In the late 1950s’, when the Studio had become a worldwide reference point for the composition of electroacoustic music, the pioneering spirit that had inspired Lietti’s creativity started fading away. His last known project for the Studio is dated May 20, 1959, at the time when Berio resigned as Director. No longer satisfied with his role in Rai, Lietti started looking for a new challenge, and at the end of 1961 he moved permanently to Lausanne with a job in nuclear physics.
Marino Zuccheri was appointed as the full-time technician of the Studio immediately after its official constitution, and played a key role in its entire history up to final closure in 1983, when Zuccheri himself retired at the age of 60. By skillfully tuning and controlling the electronic devices of the Studio, he provided a fundamental contribution to the integration between music production and technical means: he was a true “virtuoso” of electronic instruments, and always worked closely with composers, using his expertise to transform their ideas into conscious gestures and gestures into amazing sounds. This interpretational process did not just involve assisting the compositional process (with composers often having no specific preparation in electronic music), it also meant actually playing the tapes during concerts, designing the surroundings they were to be performed in, and acting as sound director for works with voices, instruments and electronics.

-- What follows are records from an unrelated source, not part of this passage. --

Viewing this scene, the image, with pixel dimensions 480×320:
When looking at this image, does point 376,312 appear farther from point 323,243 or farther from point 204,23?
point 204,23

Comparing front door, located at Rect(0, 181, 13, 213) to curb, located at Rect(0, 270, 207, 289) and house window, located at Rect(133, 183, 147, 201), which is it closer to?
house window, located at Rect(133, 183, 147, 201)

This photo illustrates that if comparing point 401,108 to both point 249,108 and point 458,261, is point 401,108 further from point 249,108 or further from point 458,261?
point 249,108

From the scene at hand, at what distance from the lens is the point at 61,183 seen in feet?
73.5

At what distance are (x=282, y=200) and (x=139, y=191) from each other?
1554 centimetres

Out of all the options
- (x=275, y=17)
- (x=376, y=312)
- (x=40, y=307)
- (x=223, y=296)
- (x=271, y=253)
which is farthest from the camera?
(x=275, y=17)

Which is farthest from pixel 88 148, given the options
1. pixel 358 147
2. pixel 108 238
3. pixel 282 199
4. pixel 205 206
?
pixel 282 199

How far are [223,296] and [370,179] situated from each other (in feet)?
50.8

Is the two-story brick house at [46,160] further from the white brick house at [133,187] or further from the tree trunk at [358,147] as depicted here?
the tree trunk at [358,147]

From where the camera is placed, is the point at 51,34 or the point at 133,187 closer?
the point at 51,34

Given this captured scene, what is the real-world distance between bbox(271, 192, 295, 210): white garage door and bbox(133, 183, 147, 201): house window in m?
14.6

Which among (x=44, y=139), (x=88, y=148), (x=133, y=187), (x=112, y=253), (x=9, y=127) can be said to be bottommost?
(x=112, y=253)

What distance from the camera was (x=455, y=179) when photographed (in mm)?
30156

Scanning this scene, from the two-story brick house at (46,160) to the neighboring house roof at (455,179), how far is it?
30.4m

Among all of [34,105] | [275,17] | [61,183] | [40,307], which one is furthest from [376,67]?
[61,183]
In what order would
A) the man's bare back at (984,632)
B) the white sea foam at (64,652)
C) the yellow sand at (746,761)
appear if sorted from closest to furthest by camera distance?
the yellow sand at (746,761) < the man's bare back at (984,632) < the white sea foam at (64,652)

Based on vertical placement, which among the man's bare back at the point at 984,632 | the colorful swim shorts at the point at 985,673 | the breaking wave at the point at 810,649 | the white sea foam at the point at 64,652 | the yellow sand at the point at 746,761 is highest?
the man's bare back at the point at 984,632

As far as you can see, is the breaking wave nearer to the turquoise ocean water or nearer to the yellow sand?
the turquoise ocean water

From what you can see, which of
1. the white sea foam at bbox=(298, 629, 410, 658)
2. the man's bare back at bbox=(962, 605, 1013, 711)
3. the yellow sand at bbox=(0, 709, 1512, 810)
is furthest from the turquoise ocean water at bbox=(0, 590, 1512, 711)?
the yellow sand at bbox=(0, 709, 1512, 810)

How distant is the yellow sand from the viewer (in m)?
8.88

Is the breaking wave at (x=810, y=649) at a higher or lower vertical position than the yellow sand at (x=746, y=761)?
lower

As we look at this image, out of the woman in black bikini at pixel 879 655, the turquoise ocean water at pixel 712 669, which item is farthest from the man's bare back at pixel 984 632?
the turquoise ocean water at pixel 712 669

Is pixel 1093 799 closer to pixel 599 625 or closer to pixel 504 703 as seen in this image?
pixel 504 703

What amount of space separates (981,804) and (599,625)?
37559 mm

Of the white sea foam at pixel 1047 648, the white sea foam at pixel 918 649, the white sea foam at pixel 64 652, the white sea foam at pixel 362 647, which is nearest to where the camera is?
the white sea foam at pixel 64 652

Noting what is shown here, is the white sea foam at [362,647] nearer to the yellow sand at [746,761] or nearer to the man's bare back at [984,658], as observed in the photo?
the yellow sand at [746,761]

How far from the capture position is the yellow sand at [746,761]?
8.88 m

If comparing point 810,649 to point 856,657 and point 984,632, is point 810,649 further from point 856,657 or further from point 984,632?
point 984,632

Luigi Nono described Zuccheri as a “true musician -technician-theorist-practical-teacher-interpreter-performer of uncommon virtuosity, extremely humane in his desire to understand and participate”. In a way, he invented for himself a new profession for the performance of electronic music, for which he had no predecessors. There was no specialist literature at hand, and no electronic instrument workshop for these kinds of musical applications. All he had before him were the new electronic instruments, and it was these that he then had to adapt to the needs of this new music.